Measurement of CO2-laser-induced shock pressures above and below LSD-wave thresholds

Abstract

TEA‐CO₂‐laser‐induced shock pressures in aluminum, cellulose acetate, and polymethyl methacrylate (PMMA) targets were measured by both backsurface and in‐material techniques as functions of peak laser power density and ambient air pressure. We report the first experimental observation of shock‐pressure profiles in metallic and nonmetallic targets above and below the thresholds for laser‐supported‐detonation‐wave (LSD‐wave) initiation. For aluminum irradiations above threshold conditions, the measured peak pressure is consistently below that predicted by cylindrical blast‐wave theory, which can be explained in terms of LSD initiation at local surface defect sites and imperfections.

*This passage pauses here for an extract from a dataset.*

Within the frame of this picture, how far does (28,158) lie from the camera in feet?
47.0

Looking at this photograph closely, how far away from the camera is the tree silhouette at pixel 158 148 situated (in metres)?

Surface‐vapor blow‐off dominates the shock‐pressure response below threshold conditions for both aluminum and the plastics. LSD‐wave blockage of the surface vaporization process leads to a decrease in the peak pressure above the initiation threshold for cellulose acetate. The largest peak pressures (accompanied by severe backsurface spallation) are thus recorded just below threshold irradiance conditions for LSD‐wave initiation in plastics. LSD initiation times inferred from these shock‐pressure measurements are in reasonable agreement with values determined by other methods and support the contention that initiation on practical metallic and nonmetallic surfaces is a highly local phenomenon.